Friend Care for your Loved One


People need connection.

Hi, I’m Hope and I have specialized training in geriatric care. For over 30 years, I’ve worked with older people and people with Alzheimers and other dementias.

I provide authentic connection that improves a person’s quality of life. I lead with empathy, my method is based on cutting edge science, and the results are life changing.

The most common pathology I saw was not heart disease or diabetes; it was loneliness.
— Surgeon General Vivek Murthy, Harvard Business Review 2017

An Evidence-Based Approach

Friend Care: Beyond Aides and Companions

Sharing a laugh, talking about favorite experiences and memories, finding ways to modify activities that once brought joy and satisfaction are what a friend brings to a relationship. The techniques that I have developed over 30 years to provide Friend Care addresses the isolation that your loved one may be experiencing as his or her abilities to engage in meaningful relationships, experiences and activities becomes limited because of physical or mental challenges. 

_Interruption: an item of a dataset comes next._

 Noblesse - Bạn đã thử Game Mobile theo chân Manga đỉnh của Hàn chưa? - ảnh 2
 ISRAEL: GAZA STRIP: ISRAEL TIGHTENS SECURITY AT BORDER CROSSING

Aides and companions can provide help to overcome some of the physical challenges of everyday life, but Friend Care is about providing the mental stimulation and engagement that makes someone feel alive and less isolated. My Friend Care gives families peace of mind that their loved one is not only safe, but happy.

Who benefits from this work?

Whether your loved one is bed-bound, home-bound, or up for outings, authentic friendship will transform their experience of life. I work with people with dementia including Alzheimers, sight or hearing impairment, social anxiety, general depression, loneliness, and isolation. No matter the state of your loved one, this type of focused connection can change the neuroplasticity of the brain and alter their sense of well-being and purpose.

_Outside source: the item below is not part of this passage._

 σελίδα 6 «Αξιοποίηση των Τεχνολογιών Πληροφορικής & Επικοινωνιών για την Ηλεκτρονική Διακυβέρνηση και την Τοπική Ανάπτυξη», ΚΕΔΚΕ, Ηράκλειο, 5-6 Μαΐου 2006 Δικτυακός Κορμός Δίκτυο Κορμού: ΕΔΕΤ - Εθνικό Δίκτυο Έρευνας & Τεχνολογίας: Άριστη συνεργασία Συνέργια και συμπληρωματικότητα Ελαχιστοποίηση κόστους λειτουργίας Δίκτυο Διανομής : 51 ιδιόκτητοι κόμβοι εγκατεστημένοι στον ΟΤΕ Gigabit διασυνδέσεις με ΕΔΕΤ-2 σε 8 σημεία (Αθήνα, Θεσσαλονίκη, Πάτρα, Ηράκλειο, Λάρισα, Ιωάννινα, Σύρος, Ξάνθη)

Here are some of my Friends.

Watching Hope work with my mom was inspirational. The connection she created was remarkable. Much of their time together focused on the joyful experiences and people in mom’s life.

What I really appreciated was how my mother recalled the conversations that she and Hope had. It’s easy to think that a loved one with Alzheimers is ‘not all there.’ That’s rarely the case. Hope miraculously taps into the goodness and love that her clients want to share.
— Peter Gordon

Let’s chat about your loved one.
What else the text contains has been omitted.